Editorial: Riding high: United States should follow Canada’s pot legalization

Canada’s always ranked high on social freedom, but since Wednesday, the country’s also been high on marijuana. The United States’ northern neighbor just became the second country in the world to legalize cannabis — and its citizens have reacted enthusiastically.

“We know the world is watching,” Kelly Coulter, a small-scale farmer in British Columbia, said. “We hope other countries will see what’s happening here and replicate it.”

The United States absolutely should replicate Canada’s decision. A number of states have voted to decriminalize the drug — but that’s not enough. Nearly a quarter of Americans regularly smoke weed, so to ensure all Americans have safe, consistent access to the drug, it needs to be legalized and regulated at the federal level.

Unfortunately, Attorney General Jeff Sessions remains firmly opposed — he believes marijuana is just as harmful as heroin, a powerful opioid.

“I reject the idea that America will be a better place if marijuana is sold in every corner store,” Sessions said while speaking with police officers in 2017. “And I am astonished to hear people suggest that we can solve our heroin crisis by legalizing marijuana — so people can trade one life-wrecking dependency for another that’s only slightly less awful.”

Under federal law, which Session supports, cannabis is deemed just as dangerous as heroin, with high potential for abuse and zero practicality in medicine. But this is ludicrous — it’s impossible to overdose on marijuana, but nearly 13,000 Americans die every year from heroin. And more than 3 million Americans use medical marijuana to treat various ailments.

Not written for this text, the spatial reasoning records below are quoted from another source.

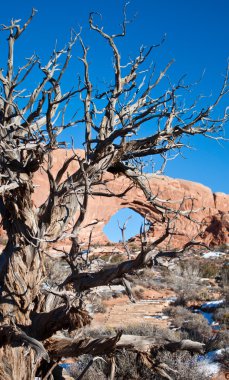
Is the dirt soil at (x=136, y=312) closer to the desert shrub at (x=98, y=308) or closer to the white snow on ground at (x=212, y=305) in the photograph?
the desert shrub at (x=98, y=308)

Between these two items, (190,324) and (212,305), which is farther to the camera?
(212,305)

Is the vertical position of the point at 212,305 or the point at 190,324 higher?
the point at 212,305

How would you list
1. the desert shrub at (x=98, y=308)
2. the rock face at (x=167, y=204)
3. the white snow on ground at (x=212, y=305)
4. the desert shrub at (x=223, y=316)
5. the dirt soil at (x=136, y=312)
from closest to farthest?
the desert shrub at (x=223, y=316)
the dirt soil at (x=136, y=312)
the white snow on ground at (x=212, y=305)
the desert shrub at (x=98, y=308)
the rock face at (x=167, y=204)

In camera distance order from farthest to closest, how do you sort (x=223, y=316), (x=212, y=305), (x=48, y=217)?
(x=212, y=305), (x=223, y=316), (x=48, y=217)

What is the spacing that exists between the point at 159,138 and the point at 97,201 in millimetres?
32687

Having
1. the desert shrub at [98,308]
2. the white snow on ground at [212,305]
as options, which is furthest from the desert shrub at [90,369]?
the white snow on ground at [212,305]

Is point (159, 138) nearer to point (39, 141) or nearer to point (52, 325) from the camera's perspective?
point (39, 141)

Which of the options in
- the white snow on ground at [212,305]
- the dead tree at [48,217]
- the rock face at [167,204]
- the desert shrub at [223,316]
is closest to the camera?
the dead tree at [48,217]

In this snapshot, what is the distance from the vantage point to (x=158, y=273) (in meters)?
21.2

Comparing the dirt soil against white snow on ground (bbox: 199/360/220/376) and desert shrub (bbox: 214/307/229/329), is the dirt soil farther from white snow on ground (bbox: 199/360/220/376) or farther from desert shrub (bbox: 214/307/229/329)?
white snow on ground (bbox: 199/360/220/376)

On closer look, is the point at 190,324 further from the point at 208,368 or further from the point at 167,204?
the point at 167,204

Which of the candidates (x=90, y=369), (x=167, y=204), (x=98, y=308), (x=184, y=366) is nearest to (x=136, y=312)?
(x=98, y=308)

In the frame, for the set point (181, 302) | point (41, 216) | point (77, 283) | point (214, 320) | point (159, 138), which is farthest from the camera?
point (181, 302)

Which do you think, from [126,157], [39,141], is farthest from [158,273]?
[39,141]
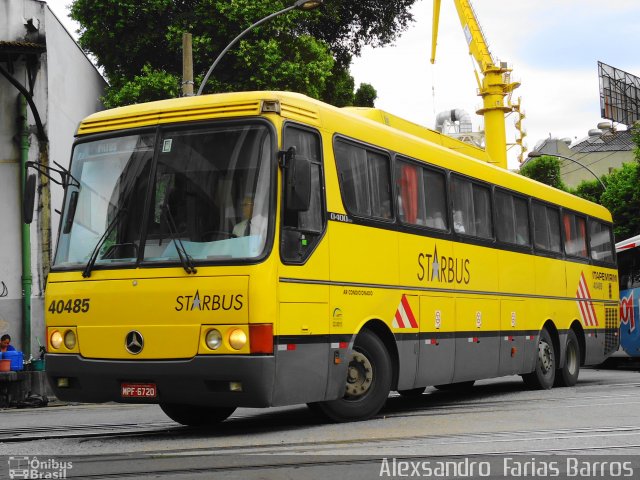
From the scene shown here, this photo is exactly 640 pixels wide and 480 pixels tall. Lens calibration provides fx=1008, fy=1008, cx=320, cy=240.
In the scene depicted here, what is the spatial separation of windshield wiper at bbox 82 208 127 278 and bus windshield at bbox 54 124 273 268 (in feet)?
0.04

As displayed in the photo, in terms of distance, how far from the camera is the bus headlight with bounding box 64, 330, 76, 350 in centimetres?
964

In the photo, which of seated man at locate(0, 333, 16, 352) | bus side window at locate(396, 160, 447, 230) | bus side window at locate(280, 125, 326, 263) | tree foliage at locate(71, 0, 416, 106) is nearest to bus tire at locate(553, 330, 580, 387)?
bus side window at locate(396, 160, 447, 230)

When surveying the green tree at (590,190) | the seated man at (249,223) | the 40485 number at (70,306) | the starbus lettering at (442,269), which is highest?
the green tree at (590,190)

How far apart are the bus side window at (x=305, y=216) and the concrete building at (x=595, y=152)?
7016 cm

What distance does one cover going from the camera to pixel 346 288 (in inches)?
403

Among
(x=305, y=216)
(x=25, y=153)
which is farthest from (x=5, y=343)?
(x=305, y=216)

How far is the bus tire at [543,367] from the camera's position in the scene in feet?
52.6

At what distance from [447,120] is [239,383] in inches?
4451

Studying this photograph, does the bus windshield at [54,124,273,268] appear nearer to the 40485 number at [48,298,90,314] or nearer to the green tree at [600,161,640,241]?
the 40485 number at [48,298,90,314]

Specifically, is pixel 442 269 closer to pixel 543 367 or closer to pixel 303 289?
pixel 303 289

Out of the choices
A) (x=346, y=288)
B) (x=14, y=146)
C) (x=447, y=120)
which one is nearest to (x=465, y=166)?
(x=346, y=288)

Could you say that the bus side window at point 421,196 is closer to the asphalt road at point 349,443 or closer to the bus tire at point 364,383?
the bus tire at point 364,383

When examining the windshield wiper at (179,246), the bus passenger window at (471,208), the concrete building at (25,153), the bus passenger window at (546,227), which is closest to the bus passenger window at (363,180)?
the windshield wiper at (179,246)

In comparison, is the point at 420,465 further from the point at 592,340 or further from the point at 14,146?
the point at 14,146
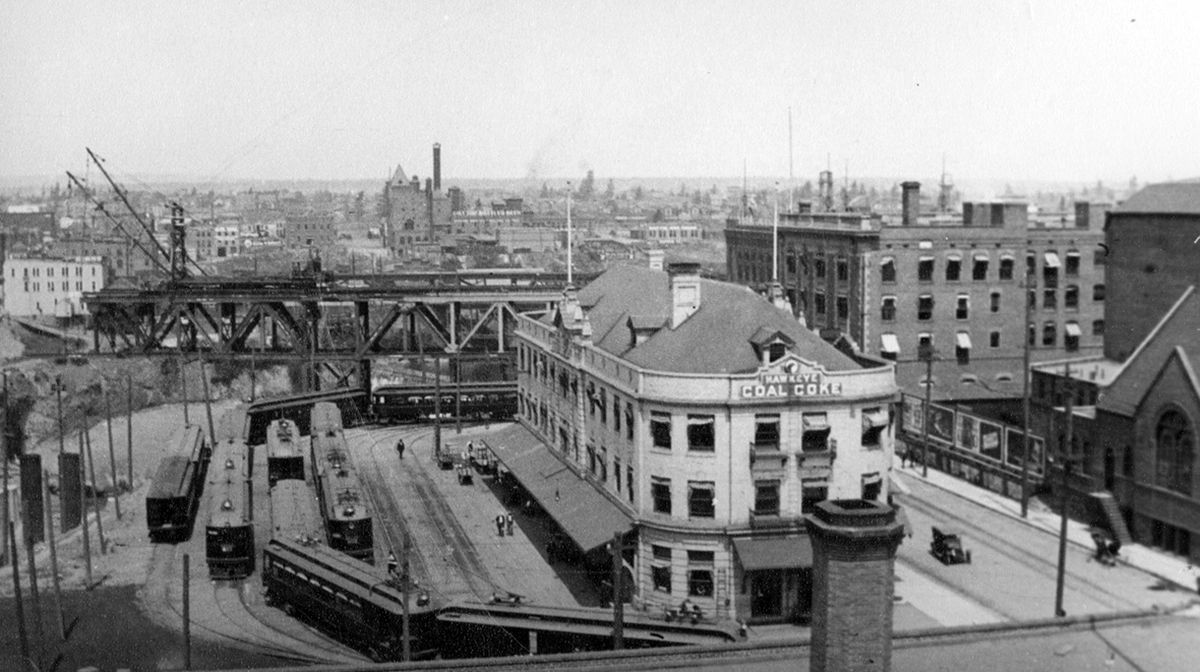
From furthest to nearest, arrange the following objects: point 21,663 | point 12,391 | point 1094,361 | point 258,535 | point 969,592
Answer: point 12,391, point 1094,361, point 258,535, point 969,592, point 21,663

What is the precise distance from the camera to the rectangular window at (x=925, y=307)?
246ft

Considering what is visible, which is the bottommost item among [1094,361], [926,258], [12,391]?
[12,391]

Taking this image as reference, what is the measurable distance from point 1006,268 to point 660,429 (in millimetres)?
41451

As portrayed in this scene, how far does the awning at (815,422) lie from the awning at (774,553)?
12.6 feet

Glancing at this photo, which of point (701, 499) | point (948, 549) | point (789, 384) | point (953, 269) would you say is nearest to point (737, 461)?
point (701, 499)

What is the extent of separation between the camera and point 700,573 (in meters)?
41.1

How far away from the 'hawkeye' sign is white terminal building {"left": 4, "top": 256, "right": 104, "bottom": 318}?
141972mm

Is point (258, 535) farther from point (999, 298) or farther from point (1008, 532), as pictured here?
point (999, 298)

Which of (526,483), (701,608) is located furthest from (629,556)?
(526,483)

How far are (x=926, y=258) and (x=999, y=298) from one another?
5482mm

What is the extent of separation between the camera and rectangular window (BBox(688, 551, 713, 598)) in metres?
40.8

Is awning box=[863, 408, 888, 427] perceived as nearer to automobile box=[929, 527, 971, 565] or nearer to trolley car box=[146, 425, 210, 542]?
automobile box=[929, 527, 971, 565]

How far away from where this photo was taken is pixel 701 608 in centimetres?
4019

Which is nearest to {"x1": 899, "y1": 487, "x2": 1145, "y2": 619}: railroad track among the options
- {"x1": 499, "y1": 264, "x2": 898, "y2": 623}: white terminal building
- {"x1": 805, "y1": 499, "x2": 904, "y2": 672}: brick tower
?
{"x1": 499, "y1": 264, "x2": 898, "y2": 623}: white terminal building
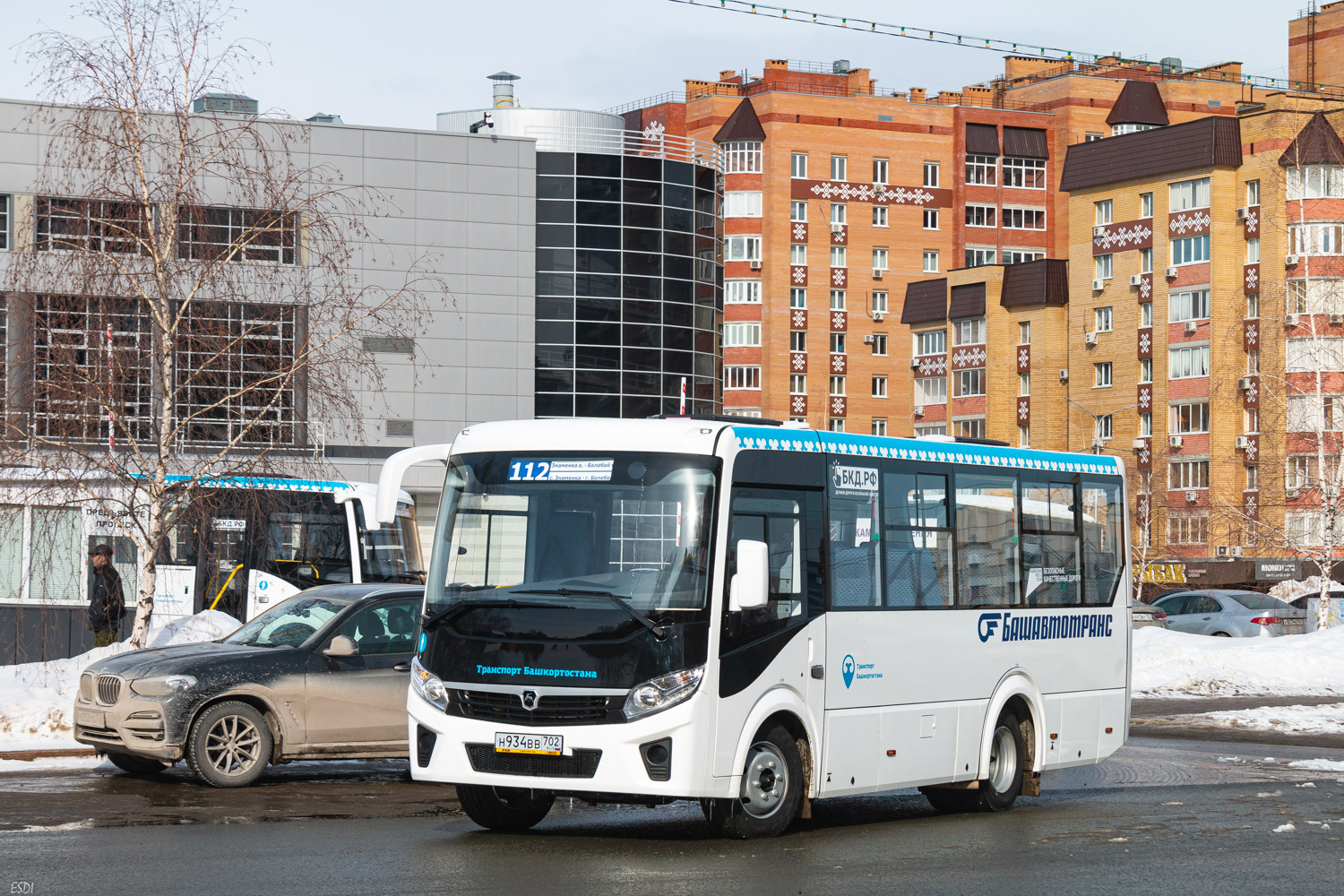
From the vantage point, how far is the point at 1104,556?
1503cm

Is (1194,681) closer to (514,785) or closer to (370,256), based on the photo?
(514,785)

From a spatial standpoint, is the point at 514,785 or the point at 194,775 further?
the point at 194,775

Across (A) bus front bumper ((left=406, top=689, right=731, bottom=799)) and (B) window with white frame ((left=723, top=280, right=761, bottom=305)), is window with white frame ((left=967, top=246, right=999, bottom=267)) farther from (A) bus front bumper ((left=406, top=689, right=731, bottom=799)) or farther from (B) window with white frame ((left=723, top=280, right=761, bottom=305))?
(A) bus front bumper ((left=406, top=689, right=731, bottom=799))

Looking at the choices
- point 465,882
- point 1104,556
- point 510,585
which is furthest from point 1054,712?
point 465,882

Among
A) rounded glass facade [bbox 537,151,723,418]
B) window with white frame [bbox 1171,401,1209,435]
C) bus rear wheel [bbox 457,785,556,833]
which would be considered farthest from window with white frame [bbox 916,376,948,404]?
bus rear wheel [bbox 457,785,556,833]

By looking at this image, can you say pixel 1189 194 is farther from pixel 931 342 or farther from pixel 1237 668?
pixel 1237 668

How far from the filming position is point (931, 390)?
10006 centimetres

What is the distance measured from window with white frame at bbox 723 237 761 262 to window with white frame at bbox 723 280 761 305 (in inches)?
51.4

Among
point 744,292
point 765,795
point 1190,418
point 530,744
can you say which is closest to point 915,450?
point 765,795

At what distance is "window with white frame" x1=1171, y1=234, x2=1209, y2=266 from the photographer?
81562mm

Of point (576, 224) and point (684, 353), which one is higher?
point (576, 224)

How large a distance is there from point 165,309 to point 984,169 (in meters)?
92.0

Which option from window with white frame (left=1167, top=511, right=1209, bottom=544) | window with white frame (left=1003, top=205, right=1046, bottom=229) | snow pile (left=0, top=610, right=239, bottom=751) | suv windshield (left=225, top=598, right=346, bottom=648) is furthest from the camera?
window with white frame (left=1003, top=205, right=1046, bottom=229)

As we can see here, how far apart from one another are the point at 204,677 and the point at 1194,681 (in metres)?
19.5
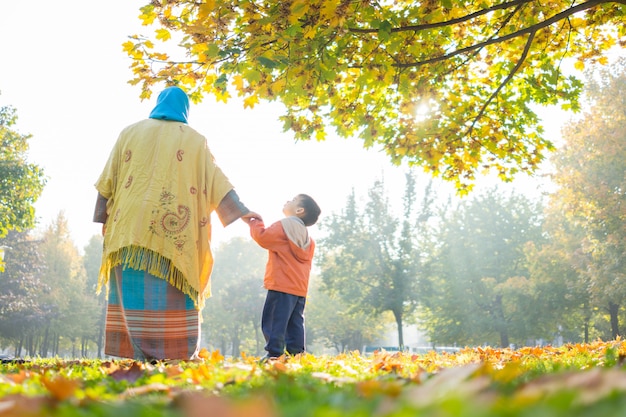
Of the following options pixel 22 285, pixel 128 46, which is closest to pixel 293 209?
pixel 128 46

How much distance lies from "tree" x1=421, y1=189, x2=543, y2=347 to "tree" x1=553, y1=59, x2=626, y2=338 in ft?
22.2

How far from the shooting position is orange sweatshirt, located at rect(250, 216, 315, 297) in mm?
5535

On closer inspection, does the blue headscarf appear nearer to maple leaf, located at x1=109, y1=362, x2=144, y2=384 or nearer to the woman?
the woman

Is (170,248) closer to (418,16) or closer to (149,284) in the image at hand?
(149,284)

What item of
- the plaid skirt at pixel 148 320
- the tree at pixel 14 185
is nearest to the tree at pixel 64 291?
the tree at pixel 14 185

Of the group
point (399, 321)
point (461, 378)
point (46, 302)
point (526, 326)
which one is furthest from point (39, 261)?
point (461, 378)

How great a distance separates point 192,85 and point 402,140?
3124 millimetres

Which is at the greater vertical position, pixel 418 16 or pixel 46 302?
pixel 418 16

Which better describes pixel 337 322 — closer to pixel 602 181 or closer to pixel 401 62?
pixel 602 181

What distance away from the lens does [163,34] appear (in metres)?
4.97

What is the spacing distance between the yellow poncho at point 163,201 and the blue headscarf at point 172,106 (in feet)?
0.35

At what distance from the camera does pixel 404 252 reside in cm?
3123

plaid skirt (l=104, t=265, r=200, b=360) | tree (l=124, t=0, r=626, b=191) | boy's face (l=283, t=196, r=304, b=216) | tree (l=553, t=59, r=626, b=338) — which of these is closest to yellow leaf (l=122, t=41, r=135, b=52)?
tree (l=124, t=0, r=626, b=191)

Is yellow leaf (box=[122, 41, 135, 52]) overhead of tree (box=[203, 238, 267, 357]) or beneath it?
overhead
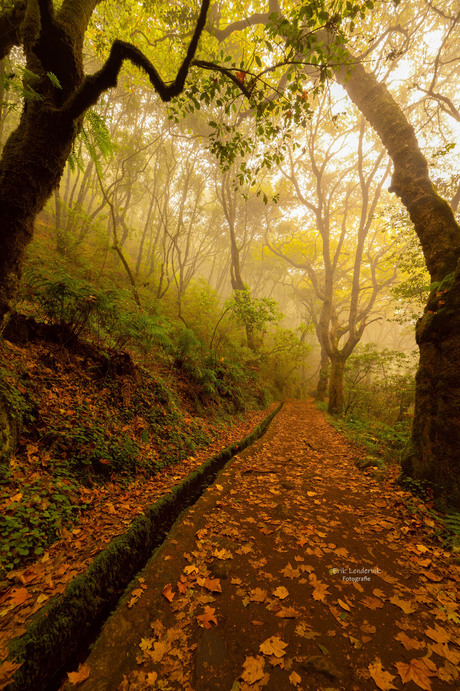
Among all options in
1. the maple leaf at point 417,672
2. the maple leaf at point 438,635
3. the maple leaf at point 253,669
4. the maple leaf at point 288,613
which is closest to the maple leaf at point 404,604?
the maple leaf at point 438,635

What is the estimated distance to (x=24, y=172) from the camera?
7.89 feet

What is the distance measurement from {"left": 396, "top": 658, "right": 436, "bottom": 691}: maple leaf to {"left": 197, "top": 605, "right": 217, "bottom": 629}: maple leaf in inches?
47.2

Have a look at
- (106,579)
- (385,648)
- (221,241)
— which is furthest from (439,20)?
(221,241)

In fact, legalizing marijuana nationwide is proven to make citizens safer. Uruguay became the first country in the world to legalize marijuana in 2017, and since then, it’s seen a 20-percent reduction in drug-related crime. In the United States, nearly half a million people were admitted to the emergency room in 2011 for consuming marijuana laced with harmful substances like PCP. If marijuana was legalized and regulated on a federal level, we’d have far fewer cases like this — and we could drastically reduce government spending, too.

The United States spends more than $50 million per year locking up more than a million people for mere possession of marijuana. But Canada’s putting a $1 per gram excise tax on consumers. If the United States implemented a similar policy, we could cut the cost of imprisoning people for an insignificant offense and rake in millions per year in taxes.

“We don’t know the size of the marijuana market right now,” Carl Davis, senior analyst at the Institute on Taxation and Economic Policy told The Huffington Post. “But we do know that legalization would lead to a positive revenue impact on the income and sales tax side.”

While 46 states have legalized medicinal marijuana, possessing marijuana in any form is still a federal crime. Violators won’t receive prison time but they can lose access to federal services, such as subsidized student loans and housing. Only legalizing cannabis on a federal level can solve these complicated legal discrepancies, as well as grant greater freedom to Americans overall.

Canada set a great example through legalizing marijuana. The United States should follow suit — we need to weed out oppressive drug laws.